Beating your children is violence. It keeps them from reaching their potential. It keeps them from becoming the person that God wants them to be, because it can permanently damage them! It takes most of an adult’s time and energy to overcome that kind of damage. It takes enormous energy to keep from inflicting the same kind of damage to our own children. It takes the kind of honesty that allows criticism, and demands that we own our own anger, and do not blame it on our children.
When you beat us with your fists, and you did that often, and hard, you told us how we were terrible, ugly, disgusting, evil, bad, rotten, and all the other adjectives you used that I won’t repeat here.

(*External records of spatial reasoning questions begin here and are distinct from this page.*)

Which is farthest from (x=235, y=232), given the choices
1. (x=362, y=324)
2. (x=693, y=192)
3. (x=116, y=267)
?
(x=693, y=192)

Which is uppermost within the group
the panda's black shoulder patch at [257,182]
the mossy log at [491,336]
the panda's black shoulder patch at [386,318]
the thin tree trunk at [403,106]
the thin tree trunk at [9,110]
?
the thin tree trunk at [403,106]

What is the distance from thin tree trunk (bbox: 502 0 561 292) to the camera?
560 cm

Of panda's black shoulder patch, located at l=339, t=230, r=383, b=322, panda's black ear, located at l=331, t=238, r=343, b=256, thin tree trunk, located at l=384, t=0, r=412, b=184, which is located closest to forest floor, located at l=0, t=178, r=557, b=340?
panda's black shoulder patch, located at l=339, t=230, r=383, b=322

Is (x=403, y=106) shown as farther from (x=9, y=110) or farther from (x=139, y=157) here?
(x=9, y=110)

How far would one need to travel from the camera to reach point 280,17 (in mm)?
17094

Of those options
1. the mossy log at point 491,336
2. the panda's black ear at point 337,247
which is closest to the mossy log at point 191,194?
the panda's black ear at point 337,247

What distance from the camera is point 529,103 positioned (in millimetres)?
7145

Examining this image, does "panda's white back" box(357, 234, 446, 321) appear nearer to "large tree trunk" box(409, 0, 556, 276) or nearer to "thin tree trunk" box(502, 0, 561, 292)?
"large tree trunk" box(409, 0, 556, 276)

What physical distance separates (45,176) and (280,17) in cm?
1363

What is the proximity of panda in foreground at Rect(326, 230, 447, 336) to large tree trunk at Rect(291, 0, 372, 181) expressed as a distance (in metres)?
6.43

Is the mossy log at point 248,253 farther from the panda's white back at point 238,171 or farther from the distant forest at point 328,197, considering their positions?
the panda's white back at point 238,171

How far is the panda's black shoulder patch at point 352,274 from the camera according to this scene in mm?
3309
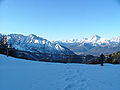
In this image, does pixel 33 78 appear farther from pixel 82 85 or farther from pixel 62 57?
pixel 62 57

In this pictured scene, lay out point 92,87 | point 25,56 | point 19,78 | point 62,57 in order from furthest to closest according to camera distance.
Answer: point 25,56 < point 62,57 < point 19,78 < point 92,87

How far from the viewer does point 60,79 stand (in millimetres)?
8852

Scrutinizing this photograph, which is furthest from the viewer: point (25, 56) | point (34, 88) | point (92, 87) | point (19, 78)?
point (25, 56)

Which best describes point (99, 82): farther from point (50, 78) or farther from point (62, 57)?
point (62, 57)

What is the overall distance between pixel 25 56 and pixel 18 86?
15470mm

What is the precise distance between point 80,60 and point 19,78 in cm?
1247

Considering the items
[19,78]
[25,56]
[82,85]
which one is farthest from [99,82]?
[25,56]

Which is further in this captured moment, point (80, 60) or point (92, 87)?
point (80, 60)

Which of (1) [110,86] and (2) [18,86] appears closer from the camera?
(2) [18,86]

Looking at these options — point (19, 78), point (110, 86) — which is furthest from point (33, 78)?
point (110, 86)

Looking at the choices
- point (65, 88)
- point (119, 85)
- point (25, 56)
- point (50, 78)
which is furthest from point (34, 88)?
point (25, 56)

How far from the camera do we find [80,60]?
2028cm

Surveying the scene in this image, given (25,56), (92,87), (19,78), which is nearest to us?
(92,87)

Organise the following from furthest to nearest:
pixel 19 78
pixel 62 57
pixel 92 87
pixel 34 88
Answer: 1. pixel 62 57
2. pixel 19 78
3. pixel 92 87
4. pixel 34 88
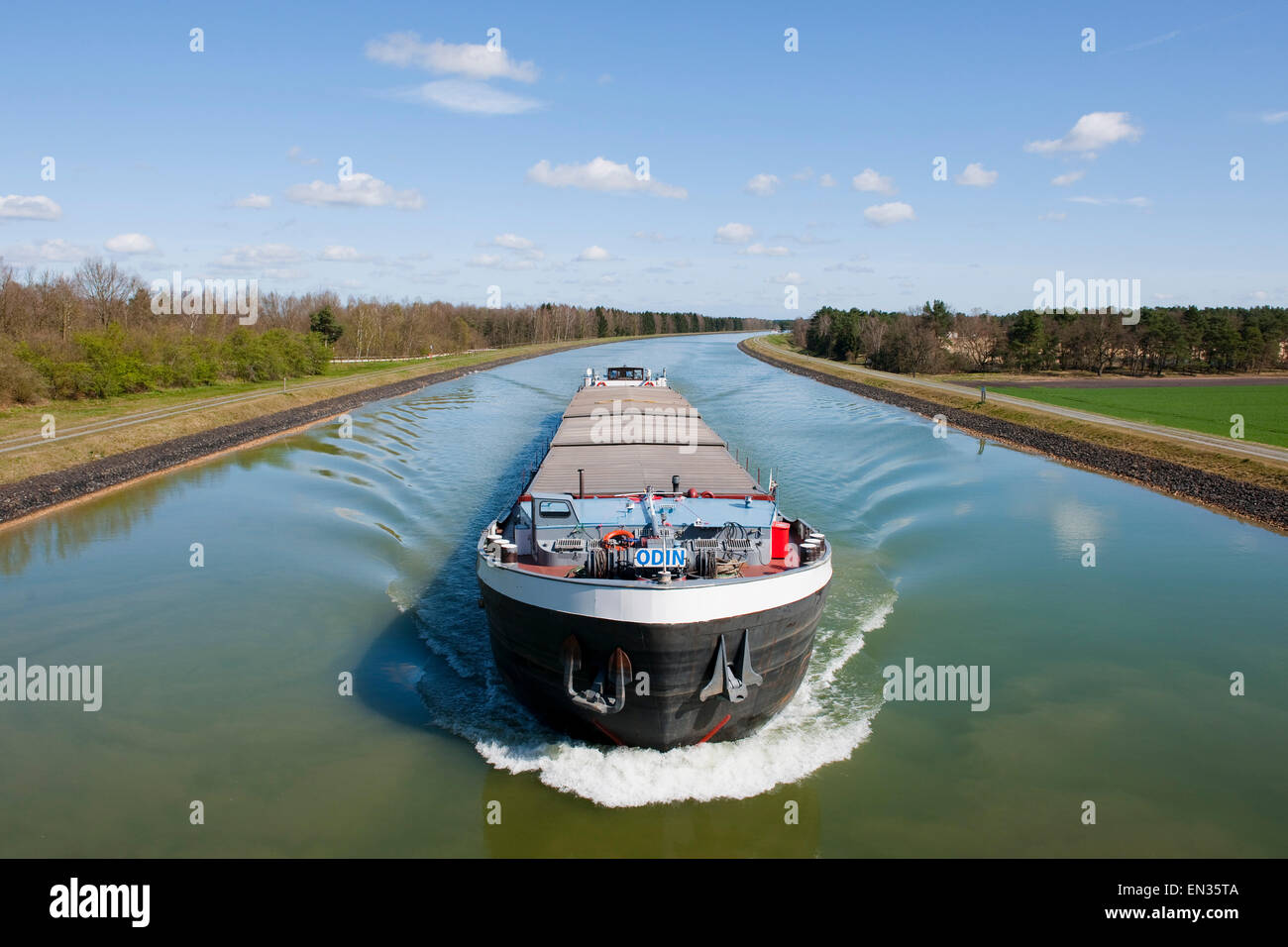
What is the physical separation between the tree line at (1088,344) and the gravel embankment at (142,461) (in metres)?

You taught us to believe those terrible things about ourselves. When a child is taught that they are “bad”, then they act “bad”! When you are taught that you are ugly, and disgusting, that there is something wrong with you, you go through life even as an adult, believing that and reacting to it. You did that to me, to K. and T.. Mostly, you did not do that to KA..
I have been fortunate in my adult life. I have received the help I needed to get past what you did to me. I was able to replace all those terrible, unrepeatable adjectives that you put inside me while you beat me with more truthful adjectives. It has taken me most of my adult life. It has also taken most of my adult life to rid myself of the rage that you put inside me when you beat me like you did. Rage that I had to resist my whole life, the same rage that you never resisted when you beat us. I knew it was wrong to beat my kids, and I resisted all the anger that I carried from your beatings, and didn’t beat my children. You never resisted your rage.
The many counselors and therapists who helped me all the years it took to heal were in every case astounded by the level of violence and mistreatment in our family. No one calls their children what you called us every time you beat us. It is no wonder that we misbehaved. On one hand we were terrified of your beatings. On the other hand we were left with so much fear and anger, and “nervous energy” from your previous beatings, and all the terrible things you called us, that we were bound to misbehave in some form or another.
You may believe that I am still angry at you, and that is why I am telling you this. That is not true. The fact is that none of your children have ever really stood up to you, to tell you how your behavior affected them. We were children, you were the adult. It was your responsibility to protect and nurture us. It was your responsibility to resist the rage that you carried inside yourself since childhood. It is also your responsibility now, before you cross over, to realize your mistakes, to feel bad for all the hurt you have caused others, and to ask God to forgive you. Forgiveness only comes through remorse, and we are forgiven to the degree that we forgive others. The first step is to be able to take criticism, and to use absolute honesty to see if there is any truth to the criticism we receive. If I can embrace this simple principle, you can too. But it is your choice. I pray that you make that choice. Anger and resentment are poor fuel for one’s life. If you embraced a life where the glass was not half empty, not even half full, but mostly full, you would have so many loving people around you, that you would wonder why you had lived over 80 years seeing the glass so empty.